In dramatic play, this can be a problem, however. A lot of times, players will find themselves in a two-person scene where no one has a strong need to push for something right now. Sometimes this is out of a feeling that "it's too early" in the story for characters to have a big conflict, or out of an misguided sense that it's interesting just to place two characters in a scene together "just to see what happens". Usually, without a conflict, the answer to that question is "nothing".
The best roleplaying games that cater to dramatic play provide tools to establish and push conflicts. This includes a lot of Powered-by-the-Apocalypse games, which define inter-player conflicts at character creation and focus on Moves that are triggered by certain in-fiction actions, and especially DramaSystem, which explicitly develops inter-character conflicts as the core of its petitioner-granter mechanics. The important part of these mechanisms is that it gives players a starting point to begin an interesting and emotionally satisfying scene: you can always look at your character sheet and say to yourself, "Ah. I remember what my deal is with them." And off you go.
The issue with a lot of these things is that they're long-term / big picture devices. You might know that Dremmer, your Hardholder, left you for dead at some point in the past and you're out for payback, but there is nothing in that relationship that says "RIGHT NOW", unless you're a very aggressive and drama-forward player. So instead of starting a scene with Dremmer and going for the "you left me for dead" thing, the instinct is often to talk around it, or only hint at the deeper history between those characters. You hardly ever see someone call for a scene and start with something like "Hey Dremmer, you piece of shit. You left me for dead." More's the pity.

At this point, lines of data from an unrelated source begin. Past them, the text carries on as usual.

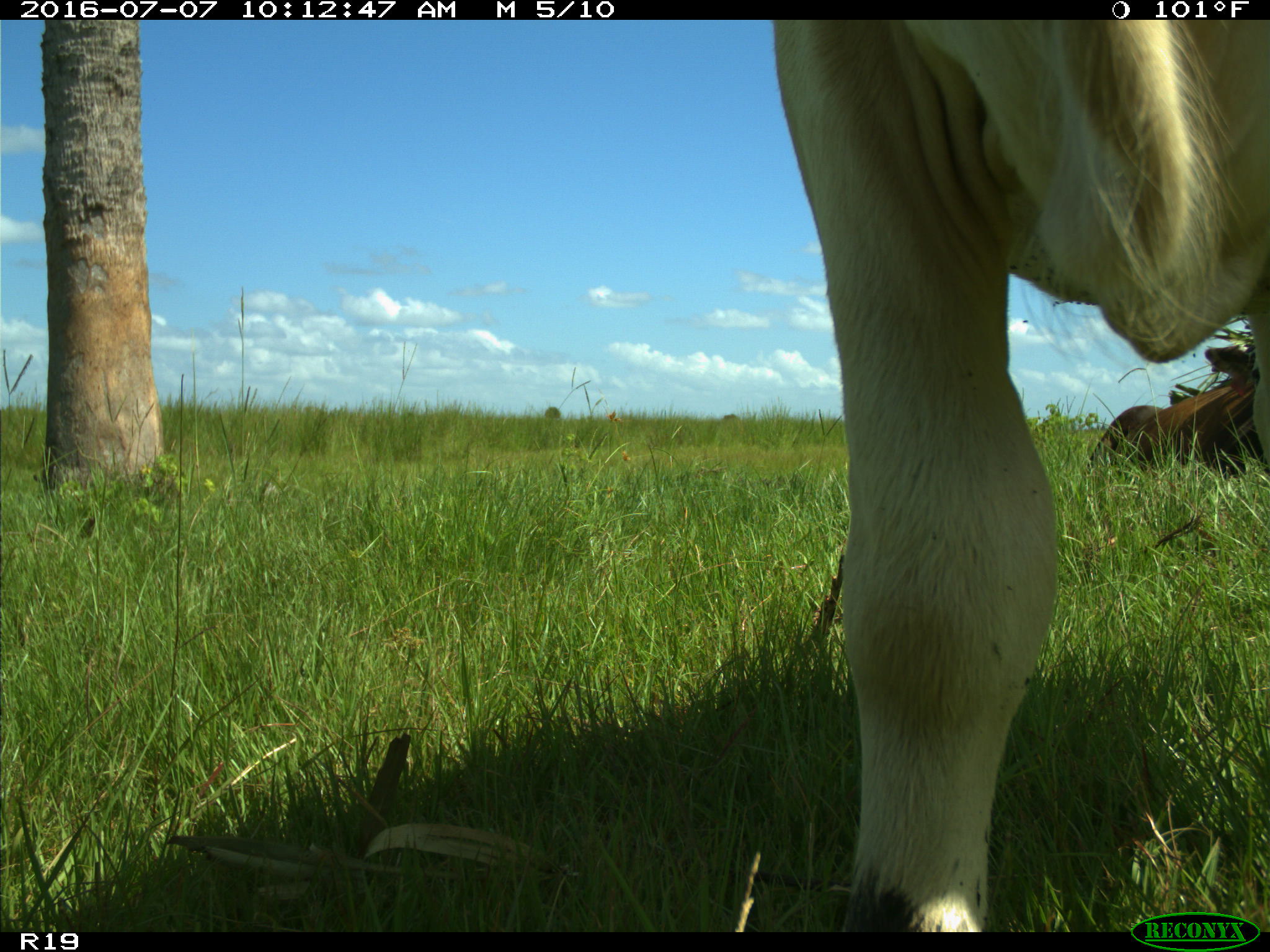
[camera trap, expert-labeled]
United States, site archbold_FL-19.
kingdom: Animalia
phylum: Chordata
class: Mammalia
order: Artiodactyla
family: Bovidae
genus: Bos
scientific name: Bos taurus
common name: domestic cow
Bos taurus (domestic cow).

GMs have this issue at the top of their minds all the time, because it's explicitly their job to push conflicts, start shit, stir the pot. That's the stuff of good, emergent dramatic play. The GM comes in to a session with at least a few ideas for how they want to push the players, to see what happens, and generate some interesting fallout to push the story forward. This is a trick that players need to start stealing from GMs.
In the next dramatic game I run, I'm going to make this a part of each player's job, every session. They will write down a goal -- one that either applies to what their character plans to do that session, or what they want to accomplish as a player that session.
It doesn't need to be complicated. Confront Dremmer is a perfectly valid game plan that will pay dividends, because it moves the story forward. As a player, you might be thinking about game plans like Play a scene with Megan to get her relationship with Dremmer on the table. The idea is to have a concrete game plan going into the session - a goal that you can accomplish right away. And once you're in the business of setting goals for the session, it makes it a lot easier to think about What do I want in this scene? too.
Players would write down their goals at the beginning of the session and share them at the end, so the other players could see what they were after, and whether or not they got it.
Finally, it is also important that players -- like GMs preparing for a session -- hold their goals lightly. Ultimately, you want them to guide you toward more dramatic play, not lock you into a course of action that's completely out of step with everything else that's happening at the table.